Records —

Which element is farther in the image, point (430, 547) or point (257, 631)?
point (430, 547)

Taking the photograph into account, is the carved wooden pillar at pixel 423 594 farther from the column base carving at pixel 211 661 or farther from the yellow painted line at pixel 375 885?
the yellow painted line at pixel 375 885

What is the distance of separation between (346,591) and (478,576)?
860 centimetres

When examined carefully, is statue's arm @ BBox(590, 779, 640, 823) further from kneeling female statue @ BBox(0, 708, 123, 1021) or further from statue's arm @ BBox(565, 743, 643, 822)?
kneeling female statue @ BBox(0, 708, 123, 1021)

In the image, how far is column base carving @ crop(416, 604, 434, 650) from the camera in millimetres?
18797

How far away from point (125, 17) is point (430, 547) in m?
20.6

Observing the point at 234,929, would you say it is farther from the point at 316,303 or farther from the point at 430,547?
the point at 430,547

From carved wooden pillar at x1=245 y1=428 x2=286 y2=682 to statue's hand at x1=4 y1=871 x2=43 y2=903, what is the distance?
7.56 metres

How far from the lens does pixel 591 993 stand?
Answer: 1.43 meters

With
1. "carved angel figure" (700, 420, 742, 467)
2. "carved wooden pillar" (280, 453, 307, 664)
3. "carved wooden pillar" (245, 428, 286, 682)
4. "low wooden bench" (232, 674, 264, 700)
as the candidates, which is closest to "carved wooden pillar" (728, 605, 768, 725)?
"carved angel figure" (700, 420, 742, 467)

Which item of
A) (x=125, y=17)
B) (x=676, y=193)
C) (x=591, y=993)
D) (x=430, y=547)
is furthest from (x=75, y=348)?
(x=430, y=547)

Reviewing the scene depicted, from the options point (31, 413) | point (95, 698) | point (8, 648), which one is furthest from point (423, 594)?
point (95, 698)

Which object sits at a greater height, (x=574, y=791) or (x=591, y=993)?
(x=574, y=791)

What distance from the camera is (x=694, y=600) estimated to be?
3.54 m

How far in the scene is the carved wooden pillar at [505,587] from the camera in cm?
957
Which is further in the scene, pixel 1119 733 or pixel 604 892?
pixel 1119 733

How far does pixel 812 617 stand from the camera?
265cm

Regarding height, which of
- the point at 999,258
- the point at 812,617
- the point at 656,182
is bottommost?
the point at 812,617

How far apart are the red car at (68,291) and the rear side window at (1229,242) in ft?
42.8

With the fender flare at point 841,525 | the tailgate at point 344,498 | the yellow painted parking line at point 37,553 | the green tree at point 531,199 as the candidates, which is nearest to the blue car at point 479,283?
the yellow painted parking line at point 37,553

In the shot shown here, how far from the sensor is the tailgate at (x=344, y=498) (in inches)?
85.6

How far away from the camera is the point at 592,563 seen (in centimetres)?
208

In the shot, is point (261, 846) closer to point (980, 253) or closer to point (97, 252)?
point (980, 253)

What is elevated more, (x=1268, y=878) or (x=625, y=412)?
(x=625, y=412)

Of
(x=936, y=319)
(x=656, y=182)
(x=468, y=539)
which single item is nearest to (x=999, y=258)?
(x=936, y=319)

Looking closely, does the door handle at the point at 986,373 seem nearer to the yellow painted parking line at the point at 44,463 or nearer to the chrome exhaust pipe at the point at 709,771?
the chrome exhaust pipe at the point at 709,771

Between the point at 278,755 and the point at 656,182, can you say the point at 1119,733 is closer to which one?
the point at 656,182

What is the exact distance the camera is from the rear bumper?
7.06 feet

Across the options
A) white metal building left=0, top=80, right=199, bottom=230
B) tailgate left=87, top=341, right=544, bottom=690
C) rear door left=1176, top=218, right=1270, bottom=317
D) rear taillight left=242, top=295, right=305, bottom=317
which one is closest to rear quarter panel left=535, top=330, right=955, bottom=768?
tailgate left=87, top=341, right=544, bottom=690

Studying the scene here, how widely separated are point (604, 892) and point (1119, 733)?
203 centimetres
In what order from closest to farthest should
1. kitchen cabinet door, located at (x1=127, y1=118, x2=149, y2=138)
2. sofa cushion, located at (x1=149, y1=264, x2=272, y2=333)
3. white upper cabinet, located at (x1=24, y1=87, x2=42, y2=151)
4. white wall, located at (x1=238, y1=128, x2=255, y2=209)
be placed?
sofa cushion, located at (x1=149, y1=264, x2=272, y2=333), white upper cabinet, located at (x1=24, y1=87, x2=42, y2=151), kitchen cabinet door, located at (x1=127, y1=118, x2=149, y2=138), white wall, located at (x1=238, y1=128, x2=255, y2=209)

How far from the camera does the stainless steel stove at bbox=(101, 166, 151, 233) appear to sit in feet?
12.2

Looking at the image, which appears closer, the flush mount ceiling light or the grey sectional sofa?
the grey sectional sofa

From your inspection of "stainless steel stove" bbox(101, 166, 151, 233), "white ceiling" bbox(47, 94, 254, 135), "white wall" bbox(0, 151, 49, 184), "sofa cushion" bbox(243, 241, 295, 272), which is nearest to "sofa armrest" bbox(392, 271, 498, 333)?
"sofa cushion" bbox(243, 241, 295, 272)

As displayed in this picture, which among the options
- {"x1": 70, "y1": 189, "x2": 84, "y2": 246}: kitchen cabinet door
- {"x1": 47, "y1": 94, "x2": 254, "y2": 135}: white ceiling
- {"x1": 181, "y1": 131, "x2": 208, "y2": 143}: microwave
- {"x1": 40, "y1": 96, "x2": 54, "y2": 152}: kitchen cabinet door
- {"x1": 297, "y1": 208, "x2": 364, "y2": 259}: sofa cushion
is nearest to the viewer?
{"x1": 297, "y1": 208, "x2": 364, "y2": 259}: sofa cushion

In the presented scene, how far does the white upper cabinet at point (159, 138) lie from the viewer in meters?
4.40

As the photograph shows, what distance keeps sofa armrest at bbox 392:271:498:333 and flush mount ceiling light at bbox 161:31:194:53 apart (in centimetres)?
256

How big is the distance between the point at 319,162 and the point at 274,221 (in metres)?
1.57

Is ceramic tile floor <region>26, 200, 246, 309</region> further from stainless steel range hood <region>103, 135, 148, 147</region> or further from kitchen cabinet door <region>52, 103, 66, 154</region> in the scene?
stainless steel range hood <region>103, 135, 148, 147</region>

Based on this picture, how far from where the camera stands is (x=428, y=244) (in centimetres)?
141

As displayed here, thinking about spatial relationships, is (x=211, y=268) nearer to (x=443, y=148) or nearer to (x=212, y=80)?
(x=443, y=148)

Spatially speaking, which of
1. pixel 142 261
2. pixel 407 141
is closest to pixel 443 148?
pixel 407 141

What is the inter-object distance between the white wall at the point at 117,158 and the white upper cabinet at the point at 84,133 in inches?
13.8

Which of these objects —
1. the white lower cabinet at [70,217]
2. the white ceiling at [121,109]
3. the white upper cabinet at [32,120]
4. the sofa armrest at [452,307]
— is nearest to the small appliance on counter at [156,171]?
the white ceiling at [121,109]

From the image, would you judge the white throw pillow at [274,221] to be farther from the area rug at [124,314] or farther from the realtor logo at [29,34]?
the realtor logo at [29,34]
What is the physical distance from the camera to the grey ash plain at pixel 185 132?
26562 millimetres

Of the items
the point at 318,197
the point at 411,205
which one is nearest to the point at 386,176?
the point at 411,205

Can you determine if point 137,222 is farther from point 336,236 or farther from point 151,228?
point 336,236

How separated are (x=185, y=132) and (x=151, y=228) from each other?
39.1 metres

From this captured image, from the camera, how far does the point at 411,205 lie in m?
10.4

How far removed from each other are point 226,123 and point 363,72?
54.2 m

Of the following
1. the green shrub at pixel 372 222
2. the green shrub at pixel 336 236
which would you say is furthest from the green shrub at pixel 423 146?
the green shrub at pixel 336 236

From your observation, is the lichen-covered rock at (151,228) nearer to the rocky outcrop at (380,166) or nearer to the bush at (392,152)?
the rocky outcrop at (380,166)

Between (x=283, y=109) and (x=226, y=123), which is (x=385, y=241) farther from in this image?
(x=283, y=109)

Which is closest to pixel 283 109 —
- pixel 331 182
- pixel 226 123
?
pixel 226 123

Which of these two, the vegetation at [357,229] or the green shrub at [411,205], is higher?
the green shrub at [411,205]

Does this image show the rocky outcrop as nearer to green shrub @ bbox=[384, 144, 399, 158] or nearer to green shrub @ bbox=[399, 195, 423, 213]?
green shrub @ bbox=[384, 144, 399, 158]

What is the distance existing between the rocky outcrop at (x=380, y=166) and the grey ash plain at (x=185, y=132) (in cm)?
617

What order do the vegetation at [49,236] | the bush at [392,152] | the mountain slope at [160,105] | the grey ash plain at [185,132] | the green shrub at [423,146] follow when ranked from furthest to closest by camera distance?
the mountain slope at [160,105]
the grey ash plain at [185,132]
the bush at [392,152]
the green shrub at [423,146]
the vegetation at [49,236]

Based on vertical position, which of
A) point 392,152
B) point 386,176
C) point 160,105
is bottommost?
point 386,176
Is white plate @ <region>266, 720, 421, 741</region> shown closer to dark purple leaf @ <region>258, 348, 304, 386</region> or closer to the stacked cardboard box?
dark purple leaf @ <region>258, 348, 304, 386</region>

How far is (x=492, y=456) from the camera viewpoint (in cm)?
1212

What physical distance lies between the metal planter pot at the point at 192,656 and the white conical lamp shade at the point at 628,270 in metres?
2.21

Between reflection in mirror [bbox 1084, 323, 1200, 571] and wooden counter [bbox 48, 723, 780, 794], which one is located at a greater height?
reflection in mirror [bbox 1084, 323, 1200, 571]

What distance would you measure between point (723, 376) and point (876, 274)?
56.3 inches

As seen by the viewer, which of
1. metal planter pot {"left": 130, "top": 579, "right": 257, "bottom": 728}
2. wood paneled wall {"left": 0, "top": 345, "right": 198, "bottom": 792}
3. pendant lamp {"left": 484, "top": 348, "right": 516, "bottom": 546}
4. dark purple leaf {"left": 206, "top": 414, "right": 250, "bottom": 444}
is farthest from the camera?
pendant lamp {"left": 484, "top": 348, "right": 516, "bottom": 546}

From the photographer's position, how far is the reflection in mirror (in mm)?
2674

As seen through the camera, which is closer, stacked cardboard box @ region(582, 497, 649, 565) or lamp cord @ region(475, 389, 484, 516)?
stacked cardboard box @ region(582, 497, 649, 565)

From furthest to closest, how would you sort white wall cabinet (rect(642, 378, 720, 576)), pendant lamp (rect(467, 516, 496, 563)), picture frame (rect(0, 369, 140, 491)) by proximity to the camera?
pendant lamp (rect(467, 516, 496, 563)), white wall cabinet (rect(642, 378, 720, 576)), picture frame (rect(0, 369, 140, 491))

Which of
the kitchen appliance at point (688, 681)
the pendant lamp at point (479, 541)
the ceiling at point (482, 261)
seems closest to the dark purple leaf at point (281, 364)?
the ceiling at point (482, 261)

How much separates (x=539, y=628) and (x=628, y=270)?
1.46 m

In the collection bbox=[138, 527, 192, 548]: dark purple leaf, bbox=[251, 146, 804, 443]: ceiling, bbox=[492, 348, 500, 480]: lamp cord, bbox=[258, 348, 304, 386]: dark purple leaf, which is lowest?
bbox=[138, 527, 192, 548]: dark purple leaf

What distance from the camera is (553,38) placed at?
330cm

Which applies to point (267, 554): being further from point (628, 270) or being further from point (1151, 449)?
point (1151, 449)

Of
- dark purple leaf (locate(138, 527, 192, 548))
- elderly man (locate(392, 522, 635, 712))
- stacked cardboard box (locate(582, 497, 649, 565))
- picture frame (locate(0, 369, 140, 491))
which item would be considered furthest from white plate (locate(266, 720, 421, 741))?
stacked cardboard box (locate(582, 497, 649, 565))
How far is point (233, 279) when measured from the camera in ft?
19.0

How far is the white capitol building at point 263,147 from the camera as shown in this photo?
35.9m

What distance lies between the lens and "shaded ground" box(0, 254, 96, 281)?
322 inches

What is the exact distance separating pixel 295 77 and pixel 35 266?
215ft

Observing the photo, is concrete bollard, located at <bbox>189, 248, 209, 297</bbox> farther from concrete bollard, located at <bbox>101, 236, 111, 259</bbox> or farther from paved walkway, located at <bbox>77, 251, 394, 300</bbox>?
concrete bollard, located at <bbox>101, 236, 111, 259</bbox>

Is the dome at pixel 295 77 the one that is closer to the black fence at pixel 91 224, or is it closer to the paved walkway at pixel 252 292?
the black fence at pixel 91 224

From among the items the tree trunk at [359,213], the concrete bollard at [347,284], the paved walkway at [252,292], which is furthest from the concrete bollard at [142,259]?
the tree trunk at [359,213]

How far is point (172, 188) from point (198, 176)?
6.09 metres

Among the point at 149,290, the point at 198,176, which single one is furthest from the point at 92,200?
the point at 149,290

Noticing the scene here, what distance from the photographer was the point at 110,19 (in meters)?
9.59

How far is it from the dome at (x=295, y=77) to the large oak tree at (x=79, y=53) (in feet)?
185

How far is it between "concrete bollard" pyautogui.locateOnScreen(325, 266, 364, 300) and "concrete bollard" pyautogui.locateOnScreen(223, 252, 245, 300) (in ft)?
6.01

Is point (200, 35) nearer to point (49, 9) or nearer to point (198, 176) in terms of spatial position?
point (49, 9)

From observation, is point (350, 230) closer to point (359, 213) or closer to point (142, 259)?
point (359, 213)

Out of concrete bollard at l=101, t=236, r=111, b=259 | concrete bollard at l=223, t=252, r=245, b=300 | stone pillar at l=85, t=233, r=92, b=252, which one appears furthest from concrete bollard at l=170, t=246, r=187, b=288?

Exercise aim —
Rewrite the part of the records that opens with the line containing "In the shot, is" and closes with the line containing "203 centimetres", changing "options" to "choices" and leaving everything else as it is.

Exercise output —
In the shot, is point (261, 846) closer to point (980, 253) or closer to point (97, 252)?
point (980, 253)

What is elevated more, (x=1268, y=878) or (x=625, y=412)?
(x=625, y=412)

Of
(x=936, y=319)
(x=656, y=182)
(x=468, y=539)
which single item is nearest to (x=999, y=258)?
(x=936, y=319)

Looking closely, does the door handle at the point at 986,373 seem nearer to the yellow painted parking line at the point at 44,463 or nearer to the chrome exhaust pipe at the point at 709,771?
the chrome exhaust pipe at the point at 709,771

Between the point at 278,755 and the point at 656,182, can you say the point at 1119,733 is closer to which one?
the point at 656,182

What is the exact distance the camera is from the rear bumper?
7.06 feet

Across the choices
A) white metal building left=0, top=80, right=199, bottom=230
B) tailgate left=87, top=341, right=544, bottom=690
C) rear door left=1176, top=218, right=1270, bottom=317
D) rear taillight left=242, top=295, right=305, bottom=317
which one is closest to rear quarter panel left=535, top=330, right=955, bottom=768?
tailgate left=87, top=341, right=544, bottom=690

Studying the scene here, how widely separated are point (604, 892) and point (1119, 733)?
203 centimetres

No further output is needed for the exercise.